Paris: French company Thales has dedicated its first Investor Day to Environmental, Social and Governance (ESG) issues and would present its new roadmap for a low carbon future and explain how its advanced technologies are helping to make the world safer, more environmentally responsible and more inclusive.
The Chairman and Chief Executive Officer Patrice Caine and members of the Group’s Executive Committee will present Thales’s priority actions in these areas. In particular, the leadership team will explain how the Group is stepping up its low carbon strategy and outline its plan to achieve “net zero” by 2040.
The speakers will also present the major role that Thales’s future solutions — in the fields of space, aerospace, defence and digital identity and security — can play in building a more sustainable future. Thales will also announce the publication of its Digital Ethics Charter, which outlines the Group’s position on the responsible use of technologies such as trusted AI and biometrics.
Thales accelerated its action plan and raised its targets, with the following key objectives:
Fight global warming by aiming for “net zero” emissions by 2040: in 2019, the Group set itself ambitious targets for the reduction of its operational CO2 emissions, and is now raising those targets and aiming to achieve a 35% reduction by 2023, a 50% reduction by 2030, and “net zero” by 2040.
These targets are consistent with the Paris Agreement’s objective of limiting global warming to 1.5°. The Group will begin the SBTi (Science-Based Target initiative) certification process to substantiate its progress towards these goals. In addition, the Group expects to adopt eco-design principles for 100% of its new products and services by 2023.
Thales will also engage more methodically with suppliers and provide more support for their own efforts to reduce carbon emissions, with 100% of the action plans of the 150 most polluting suppliers approved and launched by 2023, and systematic engagement with suppliers to bring them into line with its goal of cutting emissions by 50% by 2030.

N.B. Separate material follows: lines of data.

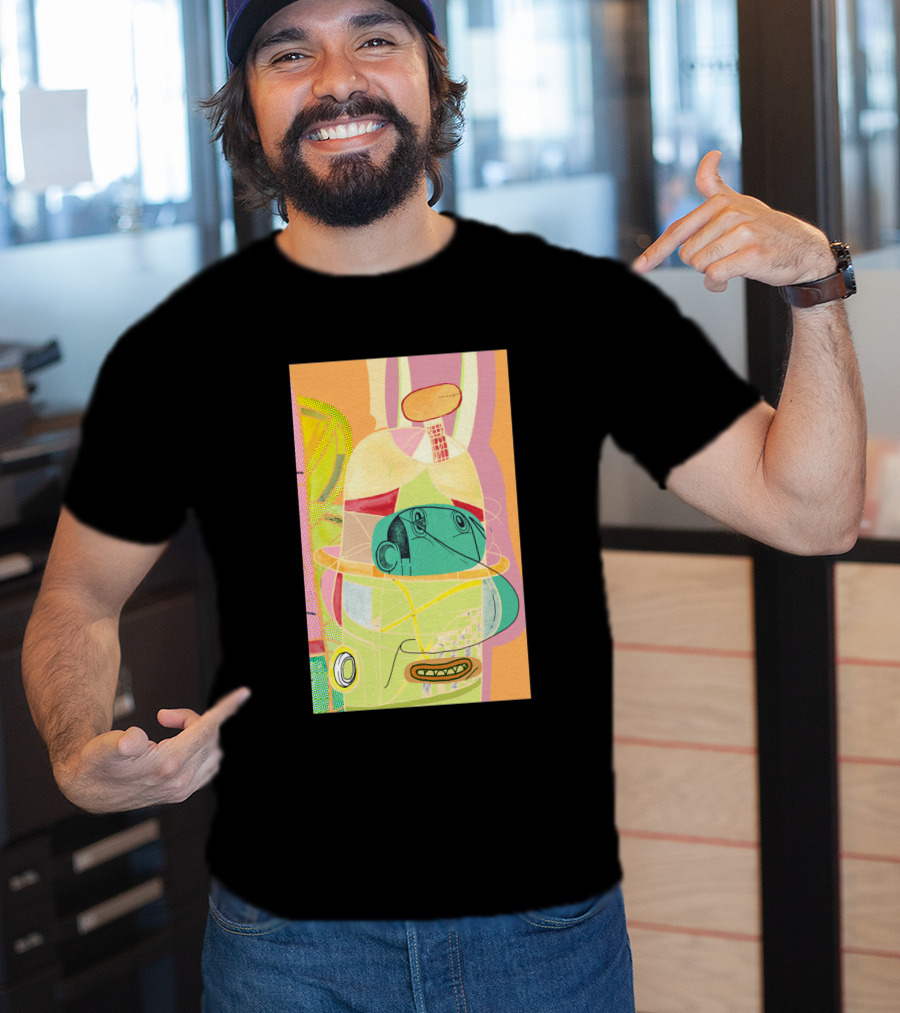 Another Fellow 37074 Abstract Geometric Face T-Shirt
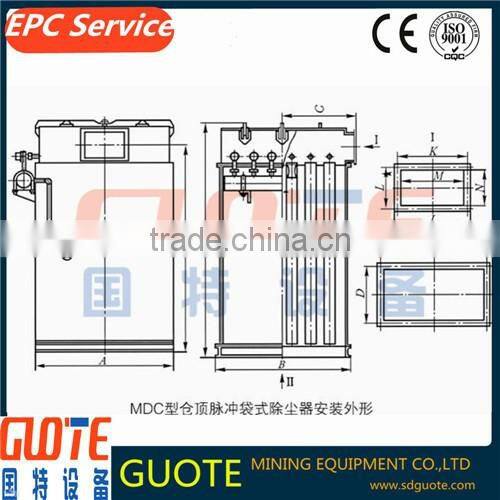 MDC pulse bag type dust collector for fabric and saw powder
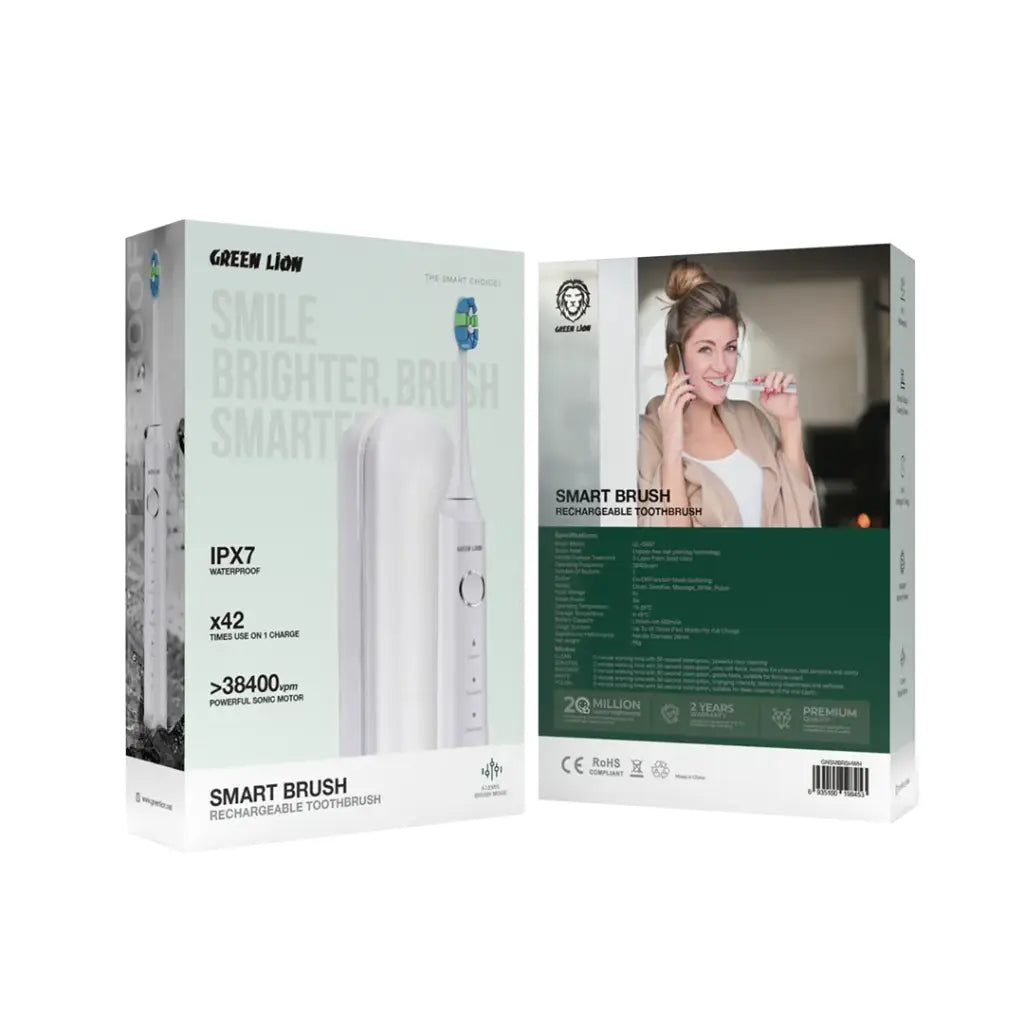 Green Lion Smart Brush Rechargeable Toothbrush White GNSMBRSHWH - Detail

As part of its exercise to increase diversity, the Group confirms its goal of having at least three women on at least 75% of its management committees by 2023, and for women to account for 20% of the Group’s most senior management positions by the same date. At the same time, Thales will continue its outreach activities with educational establishments to raise awareness of the career opportunities for women in engineering and other technical fields.
The company would continue to meet the highest standards of ethical conduct and compliance, with systematic training and certification and the adoption of a digital ethics charter as a framework for the development and responsible use of digital technologies.
It would Increase the health and safety of all employees, with a targeted 30% reduction in workplace accidents by 2023.
“Thales’s purpose of ‘building a future we can all trust’ means helping to build a safer, more environmentally responsible world and more inclusive societies. To accomplish our mission, we draw on science and technologies — like artificial intelligence today and quantum technologies tomorrow — to tackle these issues in both the physical world and the virtual world. We are making this contribution with modesty, with perseverance, and with the intimate conviction that this is how Thales will deliver sustainable growth over the long term.” Caine said.
Thales is drawing on its technology expertise to fight global warming. In the civil aviation sector, for example, optimising aircraft operations has been identified as one of the major ways to achieve the objective of halving emissions by 2050. Optimising air transport would reduce CO2 emissions by 10-15%, or by more than 100 million tonnes of CO2, by 2040. As a world leader in flight management systems (FMS) and air traffic management (ATM), the Group is developing flight path optimisation solutions that would reduce aircraft CO2 emissions by up to 10% in the near-term future.
For Earth observation programmes, the Group is leveraging its global leadership in sensors and satellites to expand space-based surveillance capabilities and better understand climate phenomena. Thales Alenia Space has been selected for five of the six missions planned for the coming years on the Copernicus Earth observation and climate monitoring programme. The company’s involvement will include developing instruments to measure the amount of atmospheric CO2 caused by human activity. The instruments will determine the types of emissions with unprecedented accuracy (within 4 m²) to detect peaks in pollution around a given factory or city.
As an expert in critical-decision support solutions, the Group is developing disruptive technologies that will make artificial intelligence more energy-efficient. Thales is the first company to develop “frugal” AI based on algorithms that only require small amounts of energy. Applying the principles of eco-design, Thales researchers are developing low-energy algorithms as an integral part of the design of neural network architectures. Whenever possible, they also prioritise knowledge-based symbolic or hybrid AI, which are much more energy efficient. Thales developers are also shifting their attention from Big Data to Smart Data, favouring quality over quantity, and improving electronics design and implementation to offer electronic circuits that consume very little energy.
Thales is also stepping up the development of its quantum technologies (sensors, communications and post-quantum cryptography), which will deliver significant gains in environmental performance. The Group is also actively promoting its eco-designed smartcards, which are expected to account for 35% of all its smartcard sales by 2025.
Thales is stepping up its investments in cybersecurity to cope with rapid growth in cyber threats. The Group is the European leader in cybersecurity and expects to generate more than 1.5 billion euros in annual sales in this area by 2025.
Thales publishes Digital Ethics Charter for responsible use of digital technologies, and is taking steps to nurture an ESG culture within its teams.